Cyrus nodded, unsure of how to respond. “Your people are lucky to have such a wise and compassionate leader.”
“Yes. Yes they are,” Paeryl’s lack of modesty seemed odd, until he gripped Cyrus’s shoulders with both hands and held them there, a lone tear streaking from his own eye, and Cyrus realized he was not talking about himself.
“But I… I can’t…”
Paeryl just nodded, strengthening the embrace. “You already have.” He shook Cyrus’s shoulders firmly, and then turned to walk away. But before he walked into the light cast by the setting sun, he stopped and faced Cyrus again. “Our people need only one leader, and that leader is plenty strong. I have decided to stay here, to rescue any wayward souls that may wonder into the wastes of Asha from the darkness of the Miasma.
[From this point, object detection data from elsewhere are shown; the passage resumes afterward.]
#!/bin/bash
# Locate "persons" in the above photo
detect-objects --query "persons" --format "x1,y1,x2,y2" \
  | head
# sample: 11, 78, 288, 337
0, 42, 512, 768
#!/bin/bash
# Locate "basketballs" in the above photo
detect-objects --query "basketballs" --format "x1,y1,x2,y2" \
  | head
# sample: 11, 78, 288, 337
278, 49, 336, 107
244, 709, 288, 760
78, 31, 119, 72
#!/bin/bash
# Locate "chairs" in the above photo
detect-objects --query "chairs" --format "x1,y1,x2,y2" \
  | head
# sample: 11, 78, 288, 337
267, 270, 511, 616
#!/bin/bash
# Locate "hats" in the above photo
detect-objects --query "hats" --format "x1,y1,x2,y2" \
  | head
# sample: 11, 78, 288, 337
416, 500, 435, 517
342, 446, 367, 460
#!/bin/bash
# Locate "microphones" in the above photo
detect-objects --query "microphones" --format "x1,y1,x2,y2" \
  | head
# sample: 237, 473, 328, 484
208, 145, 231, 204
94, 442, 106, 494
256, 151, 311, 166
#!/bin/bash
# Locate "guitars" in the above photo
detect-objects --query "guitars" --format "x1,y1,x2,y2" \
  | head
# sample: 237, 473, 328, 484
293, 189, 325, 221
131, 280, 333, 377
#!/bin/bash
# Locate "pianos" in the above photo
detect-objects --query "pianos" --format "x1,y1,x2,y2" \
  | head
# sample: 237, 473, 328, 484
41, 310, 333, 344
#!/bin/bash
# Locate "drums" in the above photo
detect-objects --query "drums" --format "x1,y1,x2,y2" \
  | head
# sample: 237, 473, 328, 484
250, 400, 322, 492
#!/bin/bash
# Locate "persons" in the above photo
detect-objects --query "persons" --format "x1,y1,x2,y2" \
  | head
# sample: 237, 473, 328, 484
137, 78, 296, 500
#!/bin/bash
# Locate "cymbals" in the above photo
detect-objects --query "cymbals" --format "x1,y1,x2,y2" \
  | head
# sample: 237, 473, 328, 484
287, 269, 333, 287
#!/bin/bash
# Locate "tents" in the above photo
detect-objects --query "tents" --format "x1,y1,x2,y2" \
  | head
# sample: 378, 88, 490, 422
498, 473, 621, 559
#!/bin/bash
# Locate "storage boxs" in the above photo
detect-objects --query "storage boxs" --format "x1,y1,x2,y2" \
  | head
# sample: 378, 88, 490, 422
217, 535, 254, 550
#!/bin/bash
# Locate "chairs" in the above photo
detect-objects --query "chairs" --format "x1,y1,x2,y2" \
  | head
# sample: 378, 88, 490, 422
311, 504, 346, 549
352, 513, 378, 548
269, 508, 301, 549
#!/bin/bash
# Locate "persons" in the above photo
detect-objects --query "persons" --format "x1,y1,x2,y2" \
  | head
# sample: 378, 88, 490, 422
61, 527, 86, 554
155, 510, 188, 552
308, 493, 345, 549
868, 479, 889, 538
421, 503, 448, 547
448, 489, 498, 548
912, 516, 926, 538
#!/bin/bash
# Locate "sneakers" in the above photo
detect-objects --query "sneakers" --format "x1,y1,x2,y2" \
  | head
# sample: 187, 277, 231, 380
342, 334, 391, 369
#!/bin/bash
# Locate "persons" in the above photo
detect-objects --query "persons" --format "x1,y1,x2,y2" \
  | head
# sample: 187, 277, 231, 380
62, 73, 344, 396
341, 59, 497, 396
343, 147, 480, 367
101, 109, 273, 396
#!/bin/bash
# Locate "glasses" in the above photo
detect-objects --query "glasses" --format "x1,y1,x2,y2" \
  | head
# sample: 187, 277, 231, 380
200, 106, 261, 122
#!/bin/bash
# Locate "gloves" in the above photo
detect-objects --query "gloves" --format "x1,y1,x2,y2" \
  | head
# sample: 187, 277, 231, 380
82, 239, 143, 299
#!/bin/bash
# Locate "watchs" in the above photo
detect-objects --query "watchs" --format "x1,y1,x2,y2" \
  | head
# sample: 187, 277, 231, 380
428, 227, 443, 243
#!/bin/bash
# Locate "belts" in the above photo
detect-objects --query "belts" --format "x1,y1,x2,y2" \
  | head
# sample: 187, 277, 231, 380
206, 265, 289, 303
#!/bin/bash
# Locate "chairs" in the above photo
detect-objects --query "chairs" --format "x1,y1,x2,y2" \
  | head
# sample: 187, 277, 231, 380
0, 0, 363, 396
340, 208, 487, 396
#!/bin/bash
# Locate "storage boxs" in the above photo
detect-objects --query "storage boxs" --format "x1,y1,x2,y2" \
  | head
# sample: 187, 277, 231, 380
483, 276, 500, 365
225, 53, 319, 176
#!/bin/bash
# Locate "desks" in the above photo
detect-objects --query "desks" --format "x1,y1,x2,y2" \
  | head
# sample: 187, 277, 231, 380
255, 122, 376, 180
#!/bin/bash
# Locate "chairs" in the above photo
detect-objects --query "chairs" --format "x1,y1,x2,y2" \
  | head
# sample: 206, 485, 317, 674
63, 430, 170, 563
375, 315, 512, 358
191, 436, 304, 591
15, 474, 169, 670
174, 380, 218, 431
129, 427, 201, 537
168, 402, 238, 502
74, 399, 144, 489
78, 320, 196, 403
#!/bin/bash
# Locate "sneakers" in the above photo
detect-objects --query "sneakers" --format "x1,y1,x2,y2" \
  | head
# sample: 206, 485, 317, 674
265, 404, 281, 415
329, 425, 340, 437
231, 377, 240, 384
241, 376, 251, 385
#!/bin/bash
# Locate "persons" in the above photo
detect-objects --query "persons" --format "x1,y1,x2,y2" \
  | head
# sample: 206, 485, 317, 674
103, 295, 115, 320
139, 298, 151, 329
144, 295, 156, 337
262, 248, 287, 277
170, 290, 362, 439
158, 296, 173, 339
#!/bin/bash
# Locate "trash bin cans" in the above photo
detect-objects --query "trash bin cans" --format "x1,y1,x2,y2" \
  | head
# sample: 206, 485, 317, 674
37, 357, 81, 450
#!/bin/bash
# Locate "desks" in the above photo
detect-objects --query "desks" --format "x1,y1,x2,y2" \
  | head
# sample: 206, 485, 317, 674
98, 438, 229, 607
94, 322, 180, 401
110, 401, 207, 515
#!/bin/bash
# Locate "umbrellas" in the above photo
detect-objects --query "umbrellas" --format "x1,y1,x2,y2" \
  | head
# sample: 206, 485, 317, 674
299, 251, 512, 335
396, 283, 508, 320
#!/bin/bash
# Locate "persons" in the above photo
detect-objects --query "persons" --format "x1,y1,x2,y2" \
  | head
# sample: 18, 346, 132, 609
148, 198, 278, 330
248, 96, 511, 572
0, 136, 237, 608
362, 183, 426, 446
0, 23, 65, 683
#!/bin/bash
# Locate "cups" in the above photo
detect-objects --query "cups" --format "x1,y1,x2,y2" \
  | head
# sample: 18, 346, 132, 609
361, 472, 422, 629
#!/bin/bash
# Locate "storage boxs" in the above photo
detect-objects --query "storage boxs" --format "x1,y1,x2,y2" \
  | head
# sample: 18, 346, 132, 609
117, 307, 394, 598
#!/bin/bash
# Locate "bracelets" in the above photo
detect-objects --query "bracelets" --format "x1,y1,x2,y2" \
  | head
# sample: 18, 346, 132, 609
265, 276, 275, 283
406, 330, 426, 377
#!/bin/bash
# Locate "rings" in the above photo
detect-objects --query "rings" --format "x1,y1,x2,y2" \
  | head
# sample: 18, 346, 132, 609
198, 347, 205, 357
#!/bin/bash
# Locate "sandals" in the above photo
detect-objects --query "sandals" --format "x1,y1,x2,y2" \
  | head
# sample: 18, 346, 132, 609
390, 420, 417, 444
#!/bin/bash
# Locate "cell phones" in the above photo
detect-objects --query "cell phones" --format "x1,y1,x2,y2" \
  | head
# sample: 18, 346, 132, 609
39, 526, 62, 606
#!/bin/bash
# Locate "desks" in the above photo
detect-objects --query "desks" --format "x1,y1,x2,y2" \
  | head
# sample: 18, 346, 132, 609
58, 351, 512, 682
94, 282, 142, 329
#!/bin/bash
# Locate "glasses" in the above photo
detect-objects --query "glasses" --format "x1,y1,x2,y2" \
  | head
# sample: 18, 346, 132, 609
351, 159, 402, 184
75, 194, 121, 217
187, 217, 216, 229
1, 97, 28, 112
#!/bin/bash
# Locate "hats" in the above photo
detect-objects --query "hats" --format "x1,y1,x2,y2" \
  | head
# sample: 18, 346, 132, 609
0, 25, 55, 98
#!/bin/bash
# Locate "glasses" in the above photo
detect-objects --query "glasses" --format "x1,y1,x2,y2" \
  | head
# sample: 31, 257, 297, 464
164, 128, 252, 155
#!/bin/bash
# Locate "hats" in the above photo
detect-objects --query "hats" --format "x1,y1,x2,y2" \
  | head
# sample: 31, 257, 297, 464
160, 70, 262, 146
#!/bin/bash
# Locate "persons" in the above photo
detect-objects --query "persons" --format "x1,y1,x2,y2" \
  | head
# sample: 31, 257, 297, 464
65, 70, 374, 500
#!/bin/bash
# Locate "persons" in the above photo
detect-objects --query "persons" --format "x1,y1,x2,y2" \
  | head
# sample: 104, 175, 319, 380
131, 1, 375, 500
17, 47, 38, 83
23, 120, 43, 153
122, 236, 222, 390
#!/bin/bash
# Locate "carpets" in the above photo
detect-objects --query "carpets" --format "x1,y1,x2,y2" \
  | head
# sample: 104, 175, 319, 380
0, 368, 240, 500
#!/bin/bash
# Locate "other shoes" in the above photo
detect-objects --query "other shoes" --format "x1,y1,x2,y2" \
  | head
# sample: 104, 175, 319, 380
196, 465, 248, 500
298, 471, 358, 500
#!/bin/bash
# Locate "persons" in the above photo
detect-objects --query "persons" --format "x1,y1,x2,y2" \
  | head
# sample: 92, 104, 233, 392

Just as you have done for us.”
“But…”
Paeryl just raised his hand to stop Cyrus’s rebuttal, and then he turned to take his betrothed’s hand and stand in the fleeting rays of the orange sun.
twenty-nine
• • • • •
—Dada, why do I have to learn Farsi?
—Because it’s part of your heritage. You are half Persian.
—I don’t understand. The whole Uni uses Commonspeak. Why do I have to spend Saturdays in class learning something for no reason?
—Well, it’s not for no reason. Your mother speaks Farsi. Uncle Xander speaks Farsi. Your grandmother and grandfather spoke it.